Recommended source references

These are the technical references I would keep close when designing this system:

FAQ

Should I record all ROS 2 topics for AI debugging?

No. Record enough to reconstruct causality. Always capture commands, validated commands, state, diagnostics, safety events, relevant TF and selected sensor streams. Add full high-bandwidth sensors only for incidents, experiments or perception work where that data is needed.

Is `/rosout` enough?

No. /rosout is useful, but it should not be your only evidence layer. Use structured logs for decisions, rosbag2 for replayable topic data, diagnostics for health and tracing for timing.

Should an AI assistant read raw rosbags directly?

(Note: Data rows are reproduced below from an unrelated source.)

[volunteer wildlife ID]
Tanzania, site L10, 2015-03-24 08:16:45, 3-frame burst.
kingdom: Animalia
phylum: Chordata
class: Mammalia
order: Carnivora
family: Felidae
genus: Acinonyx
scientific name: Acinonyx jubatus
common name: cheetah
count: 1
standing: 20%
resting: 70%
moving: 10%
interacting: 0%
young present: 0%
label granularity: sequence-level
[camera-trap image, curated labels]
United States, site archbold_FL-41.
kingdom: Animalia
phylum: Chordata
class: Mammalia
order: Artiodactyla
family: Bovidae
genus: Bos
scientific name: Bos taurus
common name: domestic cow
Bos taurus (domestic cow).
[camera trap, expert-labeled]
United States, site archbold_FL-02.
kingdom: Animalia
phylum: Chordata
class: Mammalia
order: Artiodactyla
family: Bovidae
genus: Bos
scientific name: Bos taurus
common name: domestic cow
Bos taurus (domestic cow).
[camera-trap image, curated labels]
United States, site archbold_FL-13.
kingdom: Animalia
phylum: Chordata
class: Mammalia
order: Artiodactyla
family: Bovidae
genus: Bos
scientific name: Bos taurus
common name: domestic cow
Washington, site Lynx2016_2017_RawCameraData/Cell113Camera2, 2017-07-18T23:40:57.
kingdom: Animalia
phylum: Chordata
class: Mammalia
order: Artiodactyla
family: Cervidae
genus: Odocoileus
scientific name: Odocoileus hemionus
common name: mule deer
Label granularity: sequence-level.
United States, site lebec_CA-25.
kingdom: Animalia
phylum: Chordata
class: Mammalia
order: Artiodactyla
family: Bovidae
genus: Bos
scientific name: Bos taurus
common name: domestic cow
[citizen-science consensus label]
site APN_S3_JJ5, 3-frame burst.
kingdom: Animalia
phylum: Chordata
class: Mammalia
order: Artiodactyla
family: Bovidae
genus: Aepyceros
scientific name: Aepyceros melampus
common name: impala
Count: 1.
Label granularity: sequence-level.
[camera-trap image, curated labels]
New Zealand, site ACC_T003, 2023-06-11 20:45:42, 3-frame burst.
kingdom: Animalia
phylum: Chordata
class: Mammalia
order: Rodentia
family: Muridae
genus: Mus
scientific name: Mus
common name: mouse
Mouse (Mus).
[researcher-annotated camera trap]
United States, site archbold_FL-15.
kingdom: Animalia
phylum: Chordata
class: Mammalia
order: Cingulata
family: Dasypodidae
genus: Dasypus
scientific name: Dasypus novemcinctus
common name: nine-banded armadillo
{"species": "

Only through bounded tools. A good workflow extracts topic lists, time windows, message summaries, safety events and statistics. The assistant should not need unrestricted access to every byte of sensor data to produce a useful incident timeline.

What is the most important topic people forget to record?

The safety and supervision topics. Engineers often record camera, LiDAR and odometry, then forget the mode, watchdog, command validation and safety-envelope decisions that explain why the robot stopped or refused a command.

Do I need ros2_tracing for every robot?

Not always. Use tracing when the suspected failure involves latency, jitter, callback duration, scheduling or executor behavior. For normal incident review, logs, diagnostics and a well-designed rosbag are often enough.

Can this run on a Jetson?

Yes, but be intentional. Keep an always-on low-bandwidth black-box recorder, trigger heavier incident captures only when needed, and avoid compression or high-rate recording settings that steal resources from perception and control.